EXERCISE GOAL:
Reproduce the listing word for word. Skip any image.

PROVIDED MATERIAL:

-------

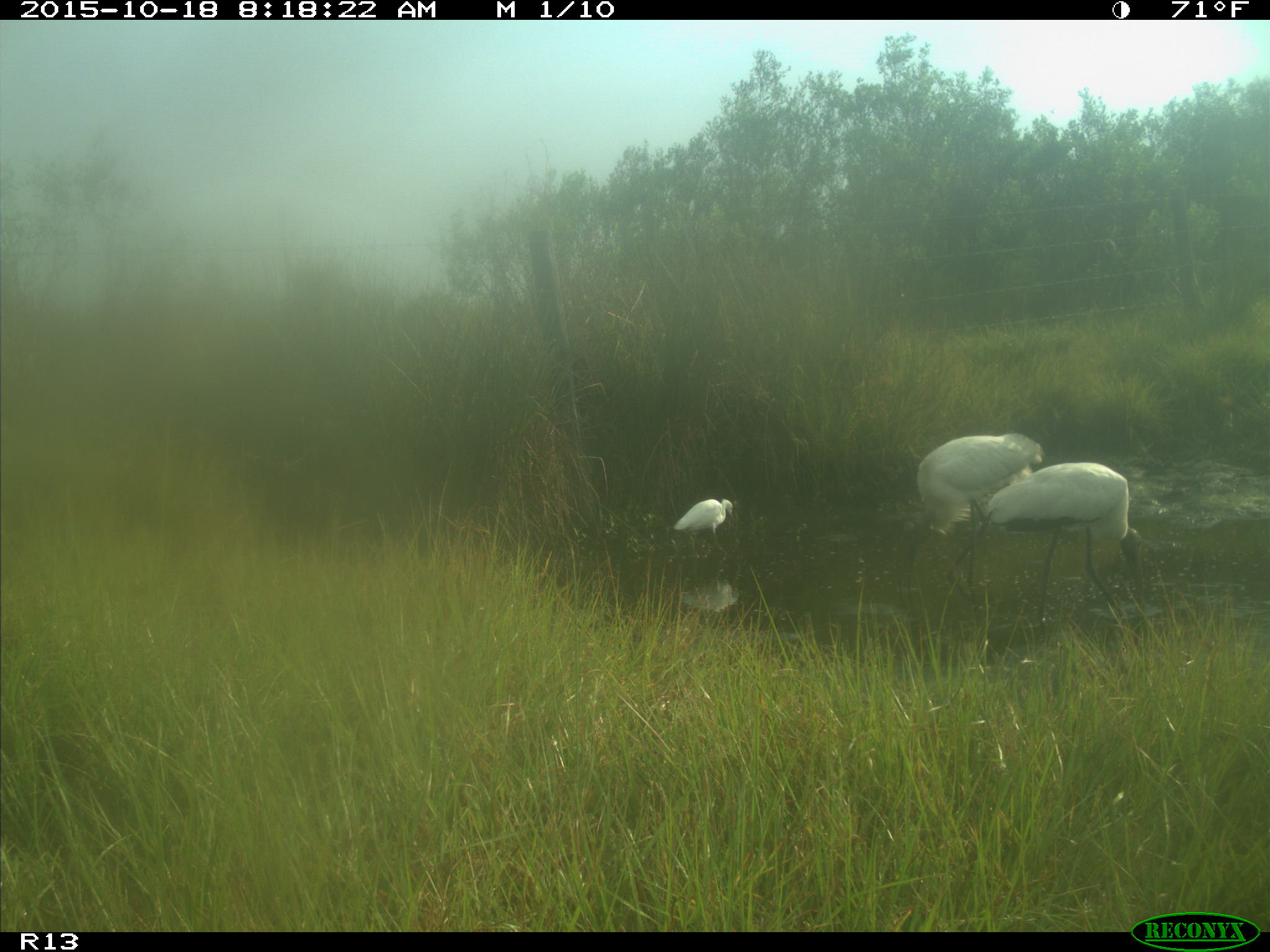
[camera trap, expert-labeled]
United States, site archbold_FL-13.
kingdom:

-------

EXERCISE SOLUTION:
[camera trap, expert-labeled]
United States, site archbold_FL-13.
kingdom:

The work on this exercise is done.